For in January, President George Bush signed an executive order increasing the salary for the secretary of state and other cabinet positions from $186,600 to $191,300 a year. Hillary Clinton has been in the Senate since January 2001.
“There’s no getting around the Constitution’s ineligibility clause, so Hillary Clinton is prohibited from serving in the Cabinet until at least 2013, when her current term expires,” said Tom Fitton, president of conservative advocacy group Judicial Watch.
“No public official who has taken the oath to support and defend the Constitution should support this appointment,” he said.
But where there is a law, there is a loophole. In the past, lawmakers have found a way around the clause, with Congress changing the salary of the office in question back to what it originally was.
It happened when Ohio Senator William Saxbe was named president Richard Nixon’s attorney general in 1974 and again when Texas Senator Lloyd Bentsen became President Bill Clinton’s Treasury secretary in 1993.

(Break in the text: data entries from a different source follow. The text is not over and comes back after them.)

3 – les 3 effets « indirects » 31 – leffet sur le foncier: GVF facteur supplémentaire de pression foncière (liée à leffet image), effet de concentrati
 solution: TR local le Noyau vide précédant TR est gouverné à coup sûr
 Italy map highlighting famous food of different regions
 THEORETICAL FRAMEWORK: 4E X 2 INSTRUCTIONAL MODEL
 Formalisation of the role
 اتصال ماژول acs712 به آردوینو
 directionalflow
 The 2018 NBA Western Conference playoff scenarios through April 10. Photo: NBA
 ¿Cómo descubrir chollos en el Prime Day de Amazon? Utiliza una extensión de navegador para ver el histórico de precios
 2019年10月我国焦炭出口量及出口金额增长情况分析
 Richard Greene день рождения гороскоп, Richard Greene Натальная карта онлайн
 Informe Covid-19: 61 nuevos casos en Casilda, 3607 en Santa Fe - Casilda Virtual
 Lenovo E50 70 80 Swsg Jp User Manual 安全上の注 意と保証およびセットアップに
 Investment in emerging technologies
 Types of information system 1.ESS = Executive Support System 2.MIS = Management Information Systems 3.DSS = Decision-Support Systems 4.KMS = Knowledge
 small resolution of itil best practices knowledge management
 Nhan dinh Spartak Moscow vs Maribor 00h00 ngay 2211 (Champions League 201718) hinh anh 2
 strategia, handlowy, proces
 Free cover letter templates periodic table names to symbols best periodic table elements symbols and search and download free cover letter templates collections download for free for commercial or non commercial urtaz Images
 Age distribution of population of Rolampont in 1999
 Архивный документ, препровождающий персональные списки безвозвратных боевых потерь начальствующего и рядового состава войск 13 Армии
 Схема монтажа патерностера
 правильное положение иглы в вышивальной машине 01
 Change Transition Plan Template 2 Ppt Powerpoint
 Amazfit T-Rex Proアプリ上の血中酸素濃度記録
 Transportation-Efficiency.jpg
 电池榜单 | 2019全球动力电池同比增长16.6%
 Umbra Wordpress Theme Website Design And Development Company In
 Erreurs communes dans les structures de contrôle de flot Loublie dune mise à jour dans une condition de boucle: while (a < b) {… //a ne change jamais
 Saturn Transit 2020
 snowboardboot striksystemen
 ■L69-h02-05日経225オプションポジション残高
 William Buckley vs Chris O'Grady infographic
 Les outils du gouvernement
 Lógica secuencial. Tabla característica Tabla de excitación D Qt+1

But facing a similar situation, president “Ronald Reagan took a look at this clause and decided against appointing Orrin Hatch, who was a senator and still is, to the Supreme Court,” Fitton noted.
“You can’t amend the Constitution through legislation like that. … The Constitution doesn’t have any caveats. It’s plain as day,” he said.
However, the fix is apparently already in to help Hillary Clinton skirt the nettlesome constitutional provision. Senate Majority Leader Harry Reid’s office said congressional Democrats are moving forward with a measure similar to what has been done before and House Speaker Nancy Pelosi, through a spokesman, said this week that she’d go along.
In an editorial Thursday the Wall Street Journal grudgingly endorsed the proposal. “To our knowledge, Senator Clinton played no role in the salary raise, and she clearly had grander ambitions than Secretary of State when the law was signed.
“But while the issue will strike some as trivial, it is no small matter to ignore the Constitution’s direct words. Giving Mrs. Clinton a pay cut is a minimum gesture of deference required to the document that Mr. Obama will soon swear an oath to preserve, protect and defend,” it said.
One Clinton aide cited by CNN said that both Clinton and Obama were aware of the issue when he announced her as his choice for secretary of state.
But even as the activists, scholars or pundits slug it out, the public has apparently made up its mind. A CNN/Opinion Research Corp. poll conducted Dec 1-2 indicated that 71 percent of Americans approve of Obama’s nomination of Clinton as his secretary of state.
Democrats overwhelmingly approve of the choice, with two-thirds of independents agreeing and Republicans split evenly on the pick.